American businessman

Zach Witkoff (born May 21, 1993) is an American businessman who co-founded World Liberty Financial (WLF), a cryptocurrency firm co-owned by the Donald Trump family. WLF has stirred controversy for multiple conflicts of interest controversies in relation to the Trump family.

== Early life and education ==
Witkoff is the son of real estate investor and lawyer Steve Witkoff and lawyer Lauren Rappoport. He holds a degree in business administration from the University of Miami's Herbert Business School.

== Career ==
After graduating, Witkoff served as a project manager at his father's real estate firm, the Witkoff Group, before co-leading the family's private investment vehicle, Witkoff Capital.

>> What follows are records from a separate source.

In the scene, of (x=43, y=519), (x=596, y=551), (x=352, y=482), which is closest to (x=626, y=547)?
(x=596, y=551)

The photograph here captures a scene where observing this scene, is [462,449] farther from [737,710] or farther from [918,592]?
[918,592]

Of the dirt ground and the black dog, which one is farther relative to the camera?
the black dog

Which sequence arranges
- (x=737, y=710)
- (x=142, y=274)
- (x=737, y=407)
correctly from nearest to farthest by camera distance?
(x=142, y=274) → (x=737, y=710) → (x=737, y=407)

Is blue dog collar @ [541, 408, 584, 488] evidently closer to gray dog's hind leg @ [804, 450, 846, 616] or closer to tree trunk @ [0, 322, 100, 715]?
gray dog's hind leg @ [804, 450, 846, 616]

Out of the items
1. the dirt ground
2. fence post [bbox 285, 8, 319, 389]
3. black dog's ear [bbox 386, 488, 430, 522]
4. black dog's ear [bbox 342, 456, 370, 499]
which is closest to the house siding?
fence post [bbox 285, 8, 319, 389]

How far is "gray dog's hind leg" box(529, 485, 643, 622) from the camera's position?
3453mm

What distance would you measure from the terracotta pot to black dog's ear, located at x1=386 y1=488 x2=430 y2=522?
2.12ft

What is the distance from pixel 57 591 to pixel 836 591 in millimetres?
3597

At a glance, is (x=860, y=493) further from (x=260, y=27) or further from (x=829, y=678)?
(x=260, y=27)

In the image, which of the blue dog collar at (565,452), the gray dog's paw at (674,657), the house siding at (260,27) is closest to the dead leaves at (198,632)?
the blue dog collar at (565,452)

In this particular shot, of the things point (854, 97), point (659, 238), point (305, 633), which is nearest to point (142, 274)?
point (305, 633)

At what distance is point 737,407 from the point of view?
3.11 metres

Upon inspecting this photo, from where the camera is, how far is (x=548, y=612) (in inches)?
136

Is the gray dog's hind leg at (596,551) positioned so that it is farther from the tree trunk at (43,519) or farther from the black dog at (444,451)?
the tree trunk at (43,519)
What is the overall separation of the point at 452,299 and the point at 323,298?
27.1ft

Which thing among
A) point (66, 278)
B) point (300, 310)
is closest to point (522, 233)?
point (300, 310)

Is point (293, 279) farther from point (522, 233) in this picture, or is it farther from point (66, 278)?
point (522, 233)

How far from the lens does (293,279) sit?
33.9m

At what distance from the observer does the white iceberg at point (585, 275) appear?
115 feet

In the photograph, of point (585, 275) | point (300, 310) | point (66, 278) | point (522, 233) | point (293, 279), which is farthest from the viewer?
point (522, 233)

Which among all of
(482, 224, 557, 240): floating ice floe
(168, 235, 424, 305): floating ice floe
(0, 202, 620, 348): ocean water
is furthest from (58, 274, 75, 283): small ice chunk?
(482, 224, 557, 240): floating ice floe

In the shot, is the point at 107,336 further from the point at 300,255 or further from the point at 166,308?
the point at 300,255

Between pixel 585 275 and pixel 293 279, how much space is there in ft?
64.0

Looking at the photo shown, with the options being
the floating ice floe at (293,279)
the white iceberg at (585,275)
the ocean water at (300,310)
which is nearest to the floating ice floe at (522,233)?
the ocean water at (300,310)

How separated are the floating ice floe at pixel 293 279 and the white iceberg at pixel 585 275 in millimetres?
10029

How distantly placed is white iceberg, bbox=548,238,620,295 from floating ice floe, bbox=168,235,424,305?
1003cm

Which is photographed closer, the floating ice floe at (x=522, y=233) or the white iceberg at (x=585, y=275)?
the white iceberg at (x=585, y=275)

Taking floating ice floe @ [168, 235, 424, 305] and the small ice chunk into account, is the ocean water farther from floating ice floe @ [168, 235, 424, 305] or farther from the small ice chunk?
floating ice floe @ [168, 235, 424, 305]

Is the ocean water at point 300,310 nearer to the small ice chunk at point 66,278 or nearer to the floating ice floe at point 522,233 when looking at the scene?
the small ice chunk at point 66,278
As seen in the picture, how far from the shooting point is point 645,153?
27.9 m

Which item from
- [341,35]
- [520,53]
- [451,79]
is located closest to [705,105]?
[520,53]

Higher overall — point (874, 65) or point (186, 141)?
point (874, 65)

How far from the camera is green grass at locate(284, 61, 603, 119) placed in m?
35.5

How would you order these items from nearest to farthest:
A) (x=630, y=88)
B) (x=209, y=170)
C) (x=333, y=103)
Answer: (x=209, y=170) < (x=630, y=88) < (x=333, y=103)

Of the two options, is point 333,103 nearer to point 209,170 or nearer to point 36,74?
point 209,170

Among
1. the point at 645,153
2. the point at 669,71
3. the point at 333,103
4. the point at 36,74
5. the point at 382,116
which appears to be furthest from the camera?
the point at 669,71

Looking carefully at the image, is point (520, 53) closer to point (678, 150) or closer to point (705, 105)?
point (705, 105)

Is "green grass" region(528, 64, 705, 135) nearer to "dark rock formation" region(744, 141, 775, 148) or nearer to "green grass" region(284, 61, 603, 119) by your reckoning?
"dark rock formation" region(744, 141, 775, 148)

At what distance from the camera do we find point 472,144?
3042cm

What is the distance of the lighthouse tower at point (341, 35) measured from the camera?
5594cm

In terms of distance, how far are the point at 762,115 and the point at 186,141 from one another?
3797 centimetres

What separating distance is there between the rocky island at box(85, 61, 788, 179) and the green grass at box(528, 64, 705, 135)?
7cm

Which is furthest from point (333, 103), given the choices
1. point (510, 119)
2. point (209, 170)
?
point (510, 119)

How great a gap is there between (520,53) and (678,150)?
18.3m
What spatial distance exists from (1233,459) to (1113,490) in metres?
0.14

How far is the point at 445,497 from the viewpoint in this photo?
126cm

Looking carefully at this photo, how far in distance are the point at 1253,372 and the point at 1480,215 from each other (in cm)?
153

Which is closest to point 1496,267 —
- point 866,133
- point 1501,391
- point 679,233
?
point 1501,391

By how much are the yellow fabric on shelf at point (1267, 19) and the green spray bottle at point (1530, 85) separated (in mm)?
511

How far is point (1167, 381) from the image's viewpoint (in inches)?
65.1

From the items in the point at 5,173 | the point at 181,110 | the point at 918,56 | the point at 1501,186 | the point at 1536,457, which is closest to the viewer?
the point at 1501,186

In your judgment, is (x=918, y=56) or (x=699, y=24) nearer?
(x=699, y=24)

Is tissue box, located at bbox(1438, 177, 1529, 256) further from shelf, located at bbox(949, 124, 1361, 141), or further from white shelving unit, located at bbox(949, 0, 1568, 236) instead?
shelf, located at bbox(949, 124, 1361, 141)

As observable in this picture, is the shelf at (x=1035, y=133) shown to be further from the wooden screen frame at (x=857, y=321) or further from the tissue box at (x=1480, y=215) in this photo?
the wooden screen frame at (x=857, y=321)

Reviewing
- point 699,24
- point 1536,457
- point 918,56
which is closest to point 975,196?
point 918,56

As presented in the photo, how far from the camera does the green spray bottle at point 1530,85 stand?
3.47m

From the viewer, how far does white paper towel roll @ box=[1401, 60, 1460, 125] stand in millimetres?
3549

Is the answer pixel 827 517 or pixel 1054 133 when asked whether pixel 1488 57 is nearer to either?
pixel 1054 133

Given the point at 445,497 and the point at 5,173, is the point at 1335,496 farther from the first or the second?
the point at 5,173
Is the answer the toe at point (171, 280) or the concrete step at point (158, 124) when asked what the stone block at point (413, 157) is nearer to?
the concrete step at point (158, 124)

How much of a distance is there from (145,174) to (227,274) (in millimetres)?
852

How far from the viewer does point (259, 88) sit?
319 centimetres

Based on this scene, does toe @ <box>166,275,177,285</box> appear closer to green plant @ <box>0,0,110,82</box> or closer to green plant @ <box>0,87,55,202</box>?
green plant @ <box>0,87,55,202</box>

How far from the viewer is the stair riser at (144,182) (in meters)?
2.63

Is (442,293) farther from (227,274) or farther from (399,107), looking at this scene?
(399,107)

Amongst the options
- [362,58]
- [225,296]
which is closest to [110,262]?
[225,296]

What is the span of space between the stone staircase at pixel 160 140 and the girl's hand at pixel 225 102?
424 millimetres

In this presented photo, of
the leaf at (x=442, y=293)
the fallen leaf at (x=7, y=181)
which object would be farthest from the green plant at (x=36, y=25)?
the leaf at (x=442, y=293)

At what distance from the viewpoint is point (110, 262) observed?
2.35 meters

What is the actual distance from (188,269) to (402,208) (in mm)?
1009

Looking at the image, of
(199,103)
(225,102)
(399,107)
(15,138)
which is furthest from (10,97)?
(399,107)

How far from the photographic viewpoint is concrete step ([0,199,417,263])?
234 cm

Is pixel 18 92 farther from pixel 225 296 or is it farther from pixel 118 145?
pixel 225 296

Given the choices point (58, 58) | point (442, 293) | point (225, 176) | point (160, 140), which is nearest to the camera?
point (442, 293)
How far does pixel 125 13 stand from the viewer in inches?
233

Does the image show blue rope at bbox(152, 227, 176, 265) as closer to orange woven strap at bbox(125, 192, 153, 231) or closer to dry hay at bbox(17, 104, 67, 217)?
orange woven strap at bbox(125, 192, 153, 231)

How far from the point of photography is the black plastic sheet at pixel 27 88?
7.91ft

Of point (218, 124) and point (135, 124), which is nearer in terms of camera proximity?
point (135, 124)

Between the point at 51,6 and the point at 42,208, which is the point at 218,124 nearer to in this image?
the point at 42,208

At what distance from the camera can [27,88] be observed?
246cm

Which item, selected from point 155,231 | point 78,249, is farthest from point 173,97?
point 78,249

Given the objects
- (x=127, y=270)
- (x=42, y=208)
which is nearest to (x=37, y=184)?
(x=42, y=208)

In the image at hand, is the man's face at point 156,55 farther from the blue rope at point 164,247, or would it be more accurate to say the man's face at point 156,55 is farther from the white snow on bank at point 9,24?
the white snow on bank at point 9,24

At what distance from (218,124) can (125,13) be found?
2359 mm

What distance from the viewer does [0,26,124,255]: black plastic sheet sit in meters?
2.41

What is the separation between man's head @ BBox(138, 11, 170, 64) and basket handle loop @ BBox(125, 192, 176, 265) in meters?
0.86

He co-founded World Liberty Financial (WLF), in 2024. The firm established the stablecoin USD1, pegged to the United States Dollar.

Several media reports have raised concerns about potential conflicts of interest involving WLFI. The Guardian noted that Zach Witkoff’s father, Steve Witkoff, who has served as a Middle East special envoy under President Donald Trump, has business links to WLFI, prompting questions about overlap between his public role and private interests. In May 2025, WLFI received a reported US$2 billion investment from a state-backed Abu Dhabi entity through its stablecoin product, which advocacy groups said could raise influence or ethics concerns given Steve Witkoff’s diplomatic responsibilities in the region.

In 2025, a firm associated with the Abu Dhabi government purchased $2 billion worth of USD1 stablecoins from World Liberty and secretly bought a 49% stake in the company for half a billion dollars; shortly hereafter, the Trump administration approved a plan to give the UAE firm hundreds of thousands of advanced, scarce computer chips, despite national security concerns.

== Personal life ==
In 2022, Witkoff married model Sophi Knight at a ceremony at Mar-a-Lago, attended by Donald Trump and Ron DeSantis. They have a son, Don James Witkoff. Also in 2022, Zach Witkoff was arrested and charged with felony cocaine possession, and misdemeanor disorderly conduct and resisting arrest after his father Steve Witkoff was denied entry to E11EVEN nightclub in Miami. In October 2025, Witkoff was the host of a fundraiser for U.S. Senate candidate Nate Morris in Kentucky alongside Vivek Ramaswamy.